Input records:
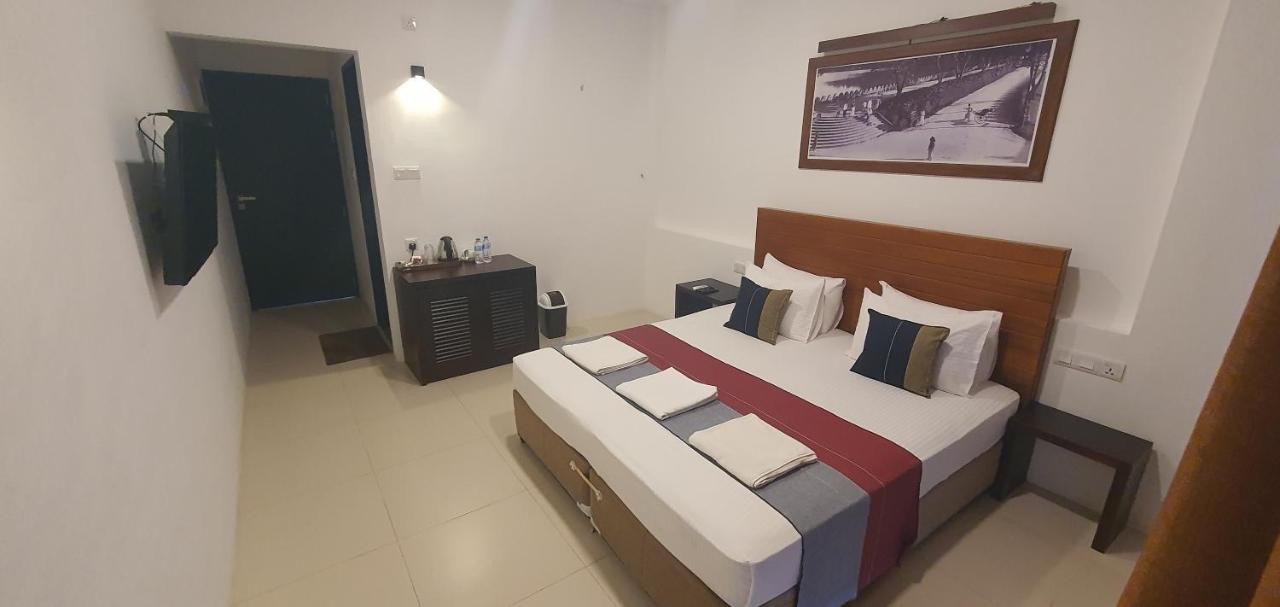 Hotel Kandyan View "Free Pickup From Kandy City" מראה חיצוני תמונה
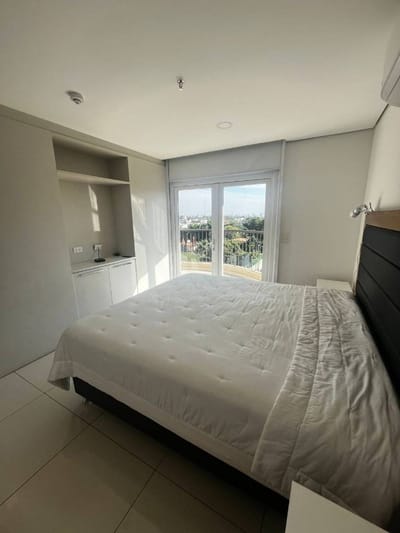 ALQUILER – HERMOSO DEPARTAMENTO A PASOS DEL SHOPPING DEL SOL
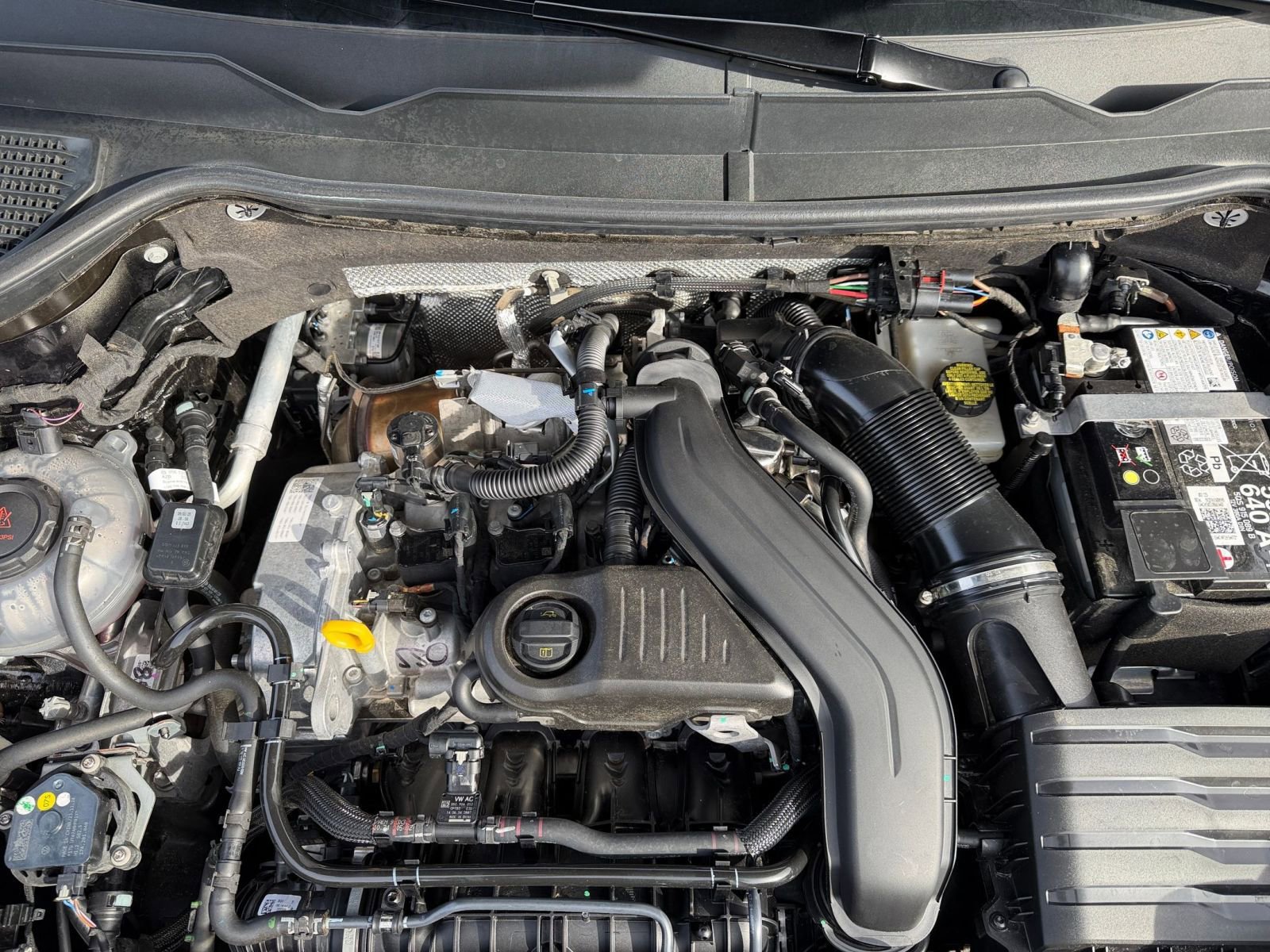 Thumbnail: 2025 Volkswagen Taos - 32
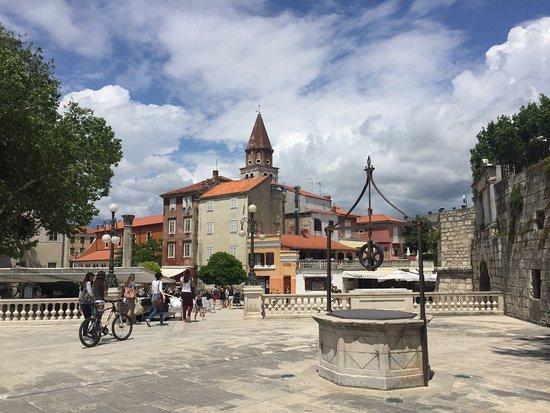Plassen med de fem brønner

...

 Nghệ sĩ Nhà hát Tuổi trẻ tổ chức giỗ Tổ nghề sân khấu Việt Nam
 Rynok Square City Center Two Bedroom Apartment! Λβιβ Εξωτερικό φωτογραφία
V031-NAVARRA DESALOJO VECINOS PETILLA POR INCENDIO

Task to complete: A word-for-word copy of the lines above from the one with "Nghệ sĩ Nhà" through the one with "V031-NAVARRA DESALOJO VECINOS", inclusive, is the only output wanted.

Solution for this exercise:
 Nghệ sĩ Nhà hát Tuổi trẻ tổ chức giỗ Tổ nghề sân khấu Việt Nam
 Rynok Square City Center Two Bedroom Apartment! Λβιβ Εξωτερικό φωτογραφία
V031-NAVARRA DESALOJO VECINOS PETILLA POR INCENDIO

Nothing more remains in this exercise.